Stated goal A ▸ In the technological literacy passage, what does the TechYES programme provide at its lower level?
Stated goal B ▸ Write out the technological literacy passage from "What the TechYES" to "a digital format.", leaving the wording unchanged.
Stated goal C ▸ Extend the technological literacy passage past its final sentence.

** begin Passage **

Technological literacyUse of ICT tools for study, work, leisure & communication, incl. opportunities, difficulties& potential risks of ICTs.
  • Accessing and providing student learning opportunities
  • File / website management tools
  • Understanding and using online gaming/ virtual worlds
  • Understanding and using social networking/ collaborating online
  • Accessing professional learning opportunities
  • Developing tools for lifelong learning
  • Developing tools for self reflection and sharing
  • Developing the ability to transfer knowledge between programmes
  • Obtaining new skills

Resources to support the development of Technological Literacy.

'Digital natives' are slippery creatures. They look and sound very competent but I tend to see that they have quite strong surface skills -can apply logic form one platform to another, aren’t afraid to try things out and problem solve. What they don’t have(and won’t -without explicit teaching) is the deeper understanding behind exploring the tools -at a primary level that’s for we wise ones to impart.
What the TechYES programme does at its lower level is to provide a checklist for student mentors to peer assess from. Things such as (in a text doc or ppt -for presenting work ) spaces after a fullstop or comma, font choice, font size, layout…visual language but in a digital format.

** end Passage **
** begin Items **

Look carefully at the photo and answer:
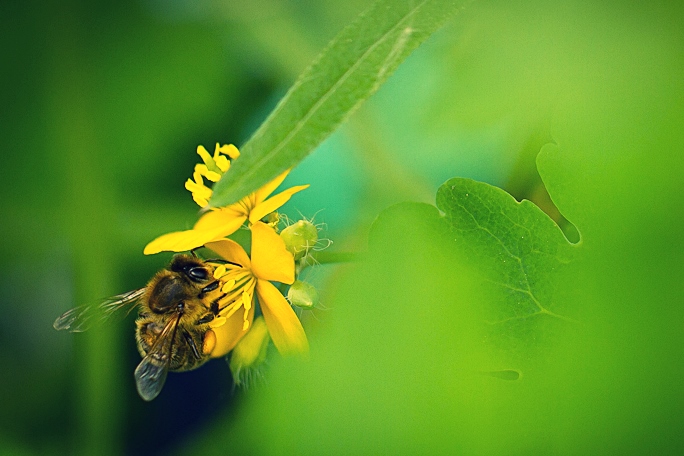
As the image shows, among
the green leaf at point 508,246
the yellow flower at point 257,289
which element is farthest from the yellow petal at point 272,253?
the green leaf at point 508,246

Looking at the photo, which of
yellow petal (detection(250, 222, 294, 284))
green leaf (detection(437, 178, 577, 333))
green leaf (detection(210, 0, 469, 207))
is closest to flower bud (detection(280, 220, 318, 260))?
yellow petal (detection(250, 222, 294, 284))

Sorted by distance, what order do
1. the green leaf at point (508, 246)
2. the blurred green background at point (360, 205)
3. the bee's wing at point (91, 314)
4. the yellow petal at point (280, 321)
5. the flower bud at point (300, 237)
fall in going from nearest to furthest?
the blurred green background at point (360, 205) → the green leaf at point (508, 246) → the yellow petal at point (280, 321) → the flower bud at point (300, 237) → the bee's wing at point (91, 314)

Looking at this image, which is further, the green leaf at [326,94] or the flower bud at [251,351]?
the flower bud at [251,351]

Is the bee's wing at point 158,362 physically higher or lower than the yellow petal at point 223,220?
lower

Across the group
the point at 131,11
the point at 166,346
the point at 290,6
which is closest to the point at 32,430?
the point at 166,346

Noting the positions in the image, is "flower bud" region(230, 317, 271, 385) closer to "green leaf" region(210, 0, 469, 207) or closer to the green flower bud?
the green flower bud

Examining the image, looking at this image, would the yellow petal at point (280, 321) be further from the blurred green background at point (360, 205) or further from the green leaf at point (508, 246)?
the green leaf at point (508, 246)

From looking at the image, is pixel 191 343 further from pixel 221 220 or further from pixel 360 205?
pixel 360 205
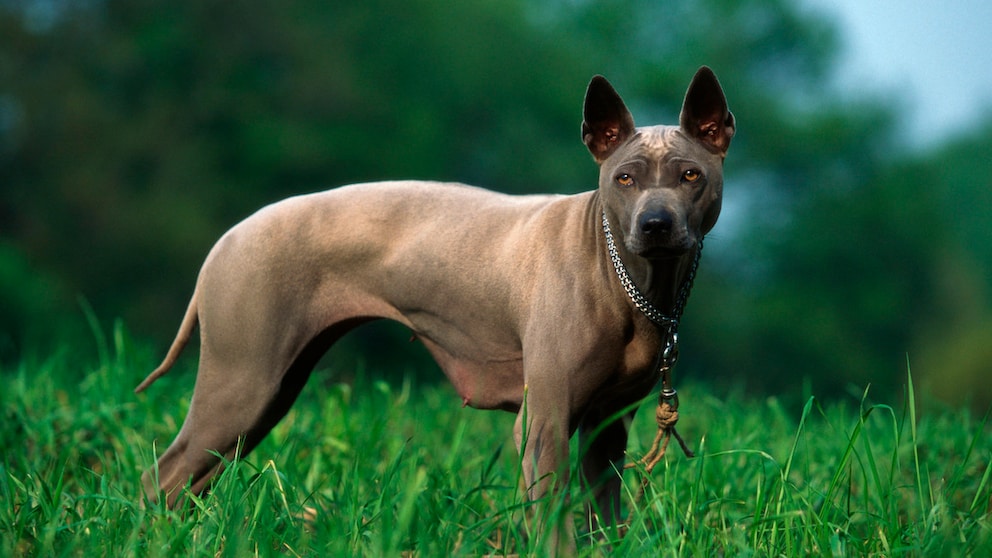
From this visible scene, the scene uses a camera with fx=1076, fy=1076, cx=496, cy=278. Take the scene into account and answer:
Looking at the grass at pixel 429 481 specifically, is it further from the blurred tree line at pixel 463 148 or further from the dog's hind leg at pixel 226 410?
the blurred tree line at pixel 463 148

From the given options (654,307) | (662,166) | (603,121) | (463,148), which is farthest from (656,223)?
(463,148)

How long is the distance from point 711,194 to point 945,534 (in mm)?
1156

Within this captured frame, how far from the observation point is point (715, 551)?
312 centimetres

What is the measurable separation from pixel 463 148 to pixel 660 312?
19497mm

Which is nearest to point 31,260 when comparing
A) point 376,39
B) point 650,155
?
point 376,39

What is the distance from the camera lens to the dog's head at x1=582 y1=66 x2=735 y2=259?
10.2ft

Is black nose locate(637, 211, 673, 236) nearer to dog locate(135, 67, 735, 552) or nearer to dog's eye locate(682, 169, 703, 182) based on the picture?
dog locate(135, 67, 735, 552)

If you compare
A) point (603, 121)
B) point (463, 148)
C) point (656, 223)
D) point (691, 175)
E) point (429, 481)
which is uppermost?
point (603, 121)

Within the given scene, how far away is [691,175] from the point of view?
3.23m

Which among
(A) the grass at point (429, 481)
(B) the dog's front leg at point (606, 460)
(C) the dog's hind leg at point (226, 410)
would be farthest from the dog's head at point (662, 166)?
(C) the dog's hind leg at point (226, 410)

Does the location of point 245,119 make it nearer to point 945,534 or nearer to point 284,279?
point 284,279

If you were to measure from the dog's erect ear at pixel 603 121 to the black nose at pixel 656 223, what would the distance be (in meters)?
0.43

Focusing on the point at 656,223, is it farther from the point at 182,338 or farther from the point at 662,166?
the point at 182,338

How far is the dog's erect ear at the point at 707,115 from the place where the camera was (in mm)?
3328
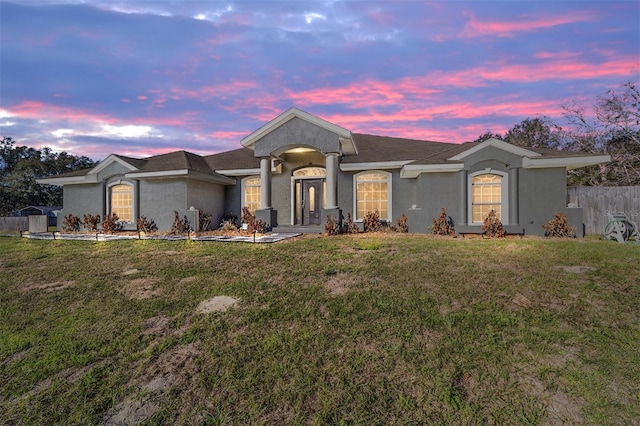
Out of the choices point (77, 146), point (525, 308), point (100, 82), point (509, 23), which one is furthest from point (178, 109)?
point (525, 308)

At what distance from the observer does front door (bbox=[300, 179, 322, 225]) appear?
1501cm

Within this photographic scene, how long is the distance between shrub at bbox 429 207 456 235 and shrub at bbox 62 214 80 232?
55.6ft

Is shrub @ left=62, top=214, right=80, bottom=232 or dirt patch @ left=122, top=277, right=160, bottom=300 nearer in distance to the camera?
dirt patch @ left=122, top=277, right=160, bottom=300

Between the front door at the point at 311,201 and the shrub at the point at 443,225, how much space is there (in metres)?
5.52

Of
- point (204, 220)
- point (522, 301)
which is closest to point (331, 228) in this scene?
point (204, 220)

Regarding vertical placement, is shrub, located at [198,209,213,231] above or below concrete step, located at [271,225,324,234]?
above

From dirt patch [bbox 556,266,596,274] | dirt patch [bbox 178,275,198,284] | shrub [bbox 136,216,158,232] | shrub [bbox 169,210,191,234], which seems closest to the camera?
dirt patch [bbox 556,266,596,274]

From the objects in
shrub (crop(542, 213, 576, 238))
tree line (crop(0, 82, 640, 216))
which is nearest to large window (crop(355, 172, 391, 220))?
Answer: shrub (crop(542, 213, 576, 238))

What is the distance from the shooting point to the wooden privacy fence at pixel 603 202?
12305mm

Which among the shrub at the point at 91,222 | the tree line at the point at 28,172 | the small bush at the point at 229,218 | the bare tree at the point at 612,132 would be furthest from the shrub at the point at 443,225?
the tree line at the point at 28,172

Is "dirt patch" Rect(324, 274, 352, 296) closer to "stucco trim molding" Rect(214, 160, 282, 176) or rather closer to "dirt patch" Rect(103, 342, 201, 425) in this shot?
"dirt patch" Rect(103, 342, 201, 425)

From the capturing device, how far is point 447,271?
20.6 ft

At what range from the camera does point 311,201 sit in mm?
15109

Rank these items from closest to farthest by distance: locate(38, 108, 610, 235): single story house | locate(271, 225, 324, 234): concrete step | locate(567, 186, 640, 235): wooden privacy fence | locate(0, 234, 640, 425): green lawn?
locate(0, 234, 640, 425): green lawn → locate(38, 108, 610, 235): single story house → locate(567, 186, 640, 235): wooden privacy fence → locate(271, 225, 324, 234): concrete step
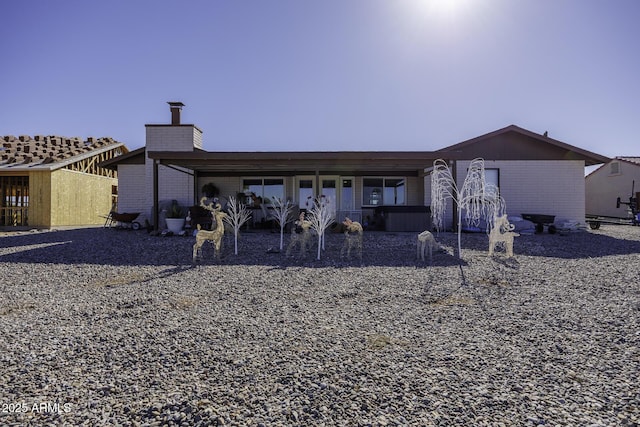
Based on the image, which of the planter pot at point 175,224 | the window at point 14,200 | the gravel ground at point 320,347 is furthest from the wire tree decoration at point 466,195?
the window at point 14,200

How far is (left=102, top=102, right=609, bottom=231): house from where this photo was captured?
13453 millimetres

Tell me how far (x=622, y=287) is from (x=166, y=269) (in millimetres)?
7651

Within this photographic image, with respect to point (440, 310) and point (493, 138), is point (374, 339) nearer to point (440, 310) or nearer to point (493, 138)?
point (440, 310)

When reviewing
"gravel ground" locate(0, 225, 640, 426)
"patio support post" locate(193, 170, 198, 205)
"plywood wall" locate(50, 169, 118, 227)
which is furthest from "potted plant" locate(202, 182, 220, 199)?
"gravel ground" locate(0, 225, 640, 426)

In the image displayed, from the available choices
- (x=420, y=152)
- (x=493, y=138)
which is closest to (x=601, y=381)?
(x=420, y=152)

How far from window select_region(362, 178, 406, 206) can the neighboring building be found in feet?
55.1

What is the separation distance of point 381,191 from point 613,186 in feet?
67.3

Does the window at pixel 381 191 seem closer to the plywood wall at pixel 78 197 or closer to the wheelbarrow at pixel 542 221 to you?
the wheelbarrow at pixel 542 221

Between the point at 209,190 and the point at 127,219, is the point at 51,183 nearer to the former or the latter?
the point at 127,219

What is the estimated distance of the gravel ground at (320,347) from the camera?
212 cm

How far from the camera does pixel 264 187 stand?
49.7 ft

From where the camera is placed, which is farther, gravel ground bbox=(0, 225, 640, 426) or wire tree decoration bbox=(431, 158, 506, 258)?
wire tree decoration bbox=(431, 158, 506, 258)

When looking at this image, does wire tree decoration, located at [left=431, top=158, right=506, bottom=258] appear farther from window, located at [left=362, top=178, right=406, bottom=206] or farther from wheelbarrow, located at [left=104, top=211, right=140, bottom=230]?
wheelbarrow, located at [left=104, top=211, right=140, bottom=230]

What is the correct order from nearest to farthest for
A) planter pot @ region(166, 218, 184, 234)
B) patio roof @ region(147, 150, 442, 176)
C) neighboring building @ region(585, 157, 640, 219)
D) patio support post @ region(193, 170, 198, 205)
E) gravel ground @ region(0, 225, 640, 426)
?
gravel ground @ region(0, 225, 640, 426) < patio roof @ region(147, 150, 442, 176) < planter pot @ region(166, 218, 184, 234) < patio support post @ region(193, 170, 198, 205) < neighboring building @ region(585, 157, 640, 219)
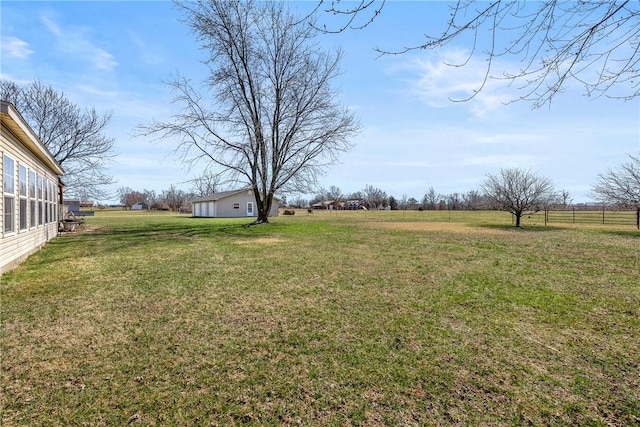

** end Items **

Right answer A ▸ A checklist for student mentors to peer assess from.

Right answer B ▸
What the TechYES programme does at its lower level is to provide a checklist for student mentors to peer assess from. Things such as (in a text doc or ppt -for presenting work ) spaces after a fullstop or comma, font choice, font size, layout…visual language but in a digital format.

Right answer C ▸
I have used my TecStars to develop some technical skills such as fixing the ‘keychain’ for access to our school shared folder (we have ‘pods’ of computers and the ‘remember me’ button is very appealing!) and these kids are bloggers and are developing some programming awareness using ‘Scratch’. If these types of skills were to be built up over time then what’s not to stop them from being teacher mentors as well as peer mentors.
It’s hard work to think of a digital parallel for the work we do in the classroom because many teachers don’t ‘think digitally’ -couldn’t the kids offer ideas even if they can’t yet follow them through?
In a classroom it could look like this…”If we are learning about keeping ourselves safe at home and in the community what would we need to think about when we are online? How could we show this to your parents?”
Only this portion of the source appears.